Pensé en toda la gente que intervenía en aquella piadosa mentira: el boxeador, el linotipista, el agente de publicidad y los consejeros de la Compañía, los editores del periódico, y finalmente la gran masa de lectores que asienten y viven tan campantes con la mentira como con la verdad.
¿Qué podía reprochárseme a mí por ensalzar mi producto El Gigante de los Andes? ¿Quién era yo para hacer una cruzada por la integridad? Simplemente trataba de vivir con un mínimo de molestias. Si esta ciudad era tan estúpidamente crédula y llenaba el Garden para ver cómo un boxeador inofensivo derrotaba a un excampeón ya quemado, ¿quién era yo para darle con la puerta en las narices?
Pero ¿a quién intentaba convencer? Miré hacia el sexto piso del edificio en donde vivía Beth. Había luz en su ventana. Eran las cinco de la mañana, pero aún había luz en su habitación. Ahora comprendía por qué no podía descansar. Aquello no era el soliloquio de «Hamlet». Atravesé las puertas de cristales y entré en el vestíbulo. Vi la desagradable y deforme figura de la mujer de mediana edad que barría el suelo.
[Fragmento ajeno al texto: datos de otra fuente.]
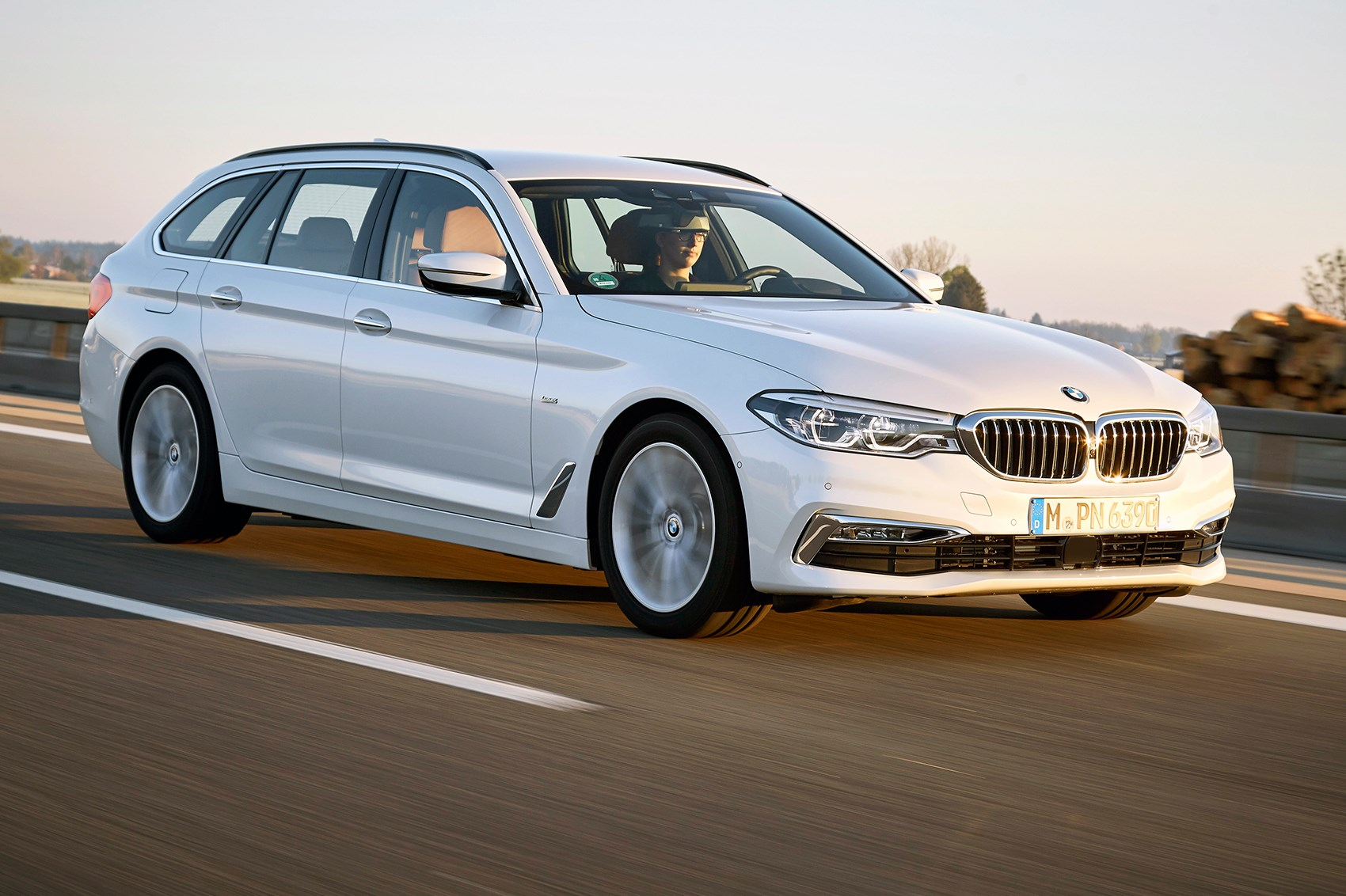 Bmw 5 Series Touring Xdrive Bmw 5 Series Touring 2017 Review By Car Magazine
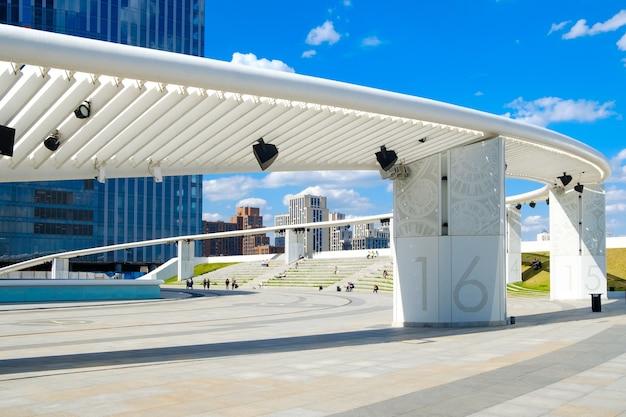 Nowoczesna strefa rekreacyjna o abstrakcyjnych formach architektonicznych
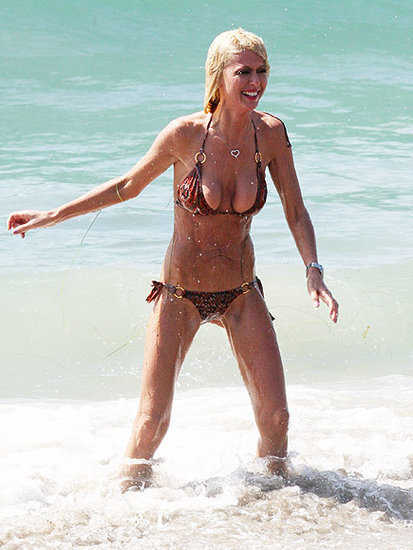 Tara Reid Splashes in Ocean, Shows Thin Figure in Malibu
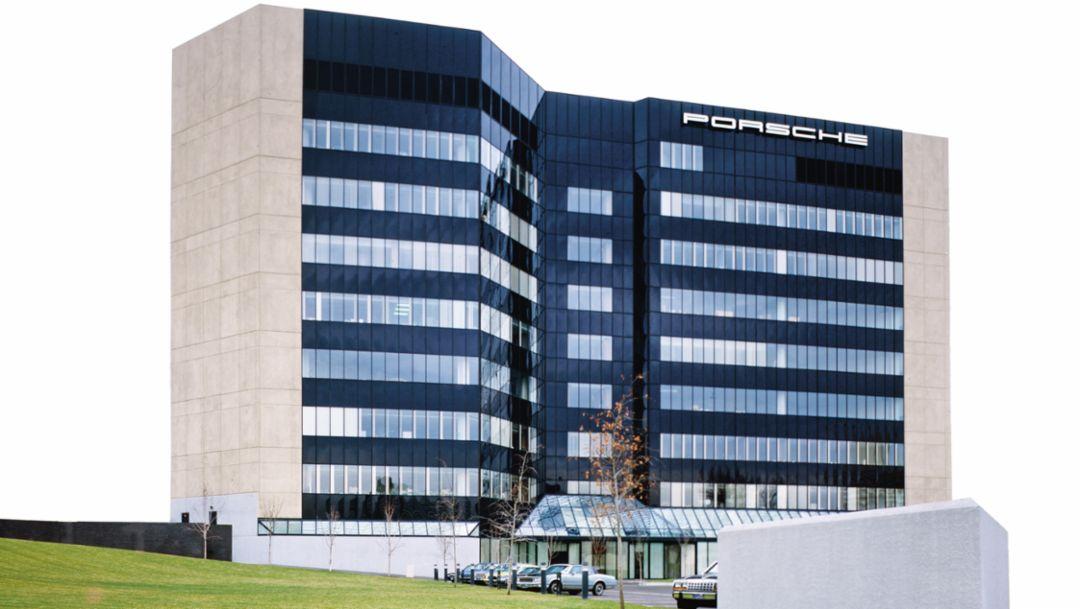 Porsche and America – a review 3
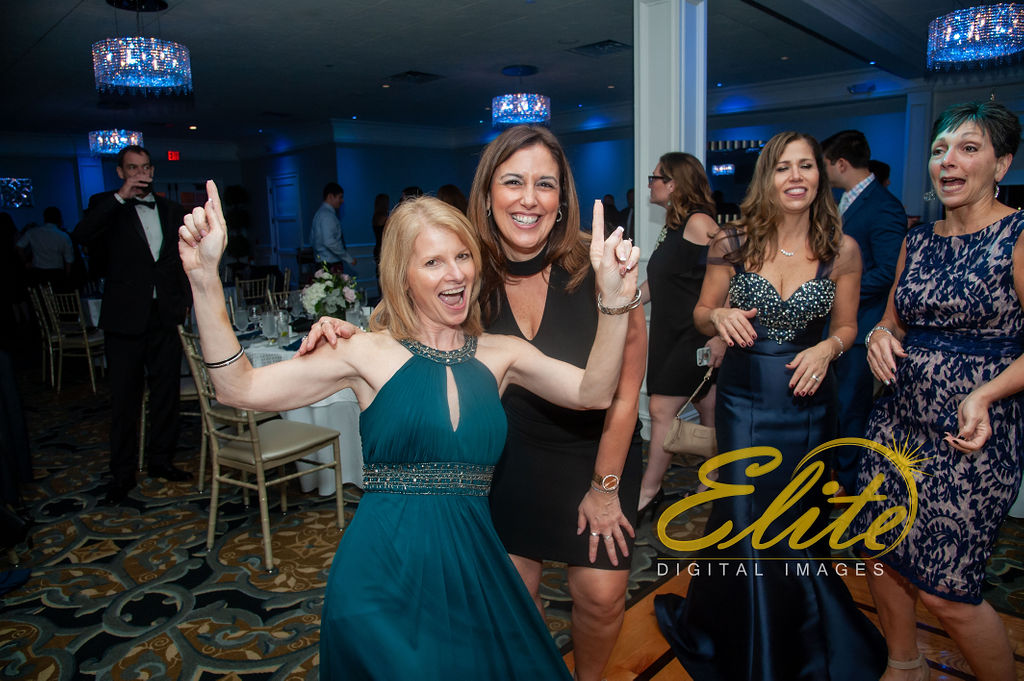 Elite Entertainment_ NJ Wedding_ Elite Digital Images_Crystal Point, Point Pleasant _ Sarah and Gerard (10)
La veía cada vez que entraba o salía del departamento de Beth.
Continué mirándola mientras trataba de decidirme. ¿Cómo me recibiría Beth? ¿Aceptaría mi presencia como un acto de determinación lo bastante atrevido como para borrar su resistencia? ¿O la tomaría como otro acto propio de un alcohólico, de un borracho incansable que vagabundeaba por los grises desfiladeros de la madrugada ciudadana, en persecución de algo que no alcanza… su decencia?
Su ventana era un pequeño rectángulo que se recortaba en la penumbra matutina.
Mientras la miraba con una especie de reverencia odiosa, desapareció repentinamente. Por la calle desierta se acercaba un huesudo caballo tirando del carro de la leche, haciendo resonar sus cascos sobre el pavimento. Su jornada había empezado de nuevo. Llevaba otra vez sus arneses. En aquel momento recordé que debía estar en el campo para encontrarme con algunos cronistas deportivos que irían a entrevistarse con Toro.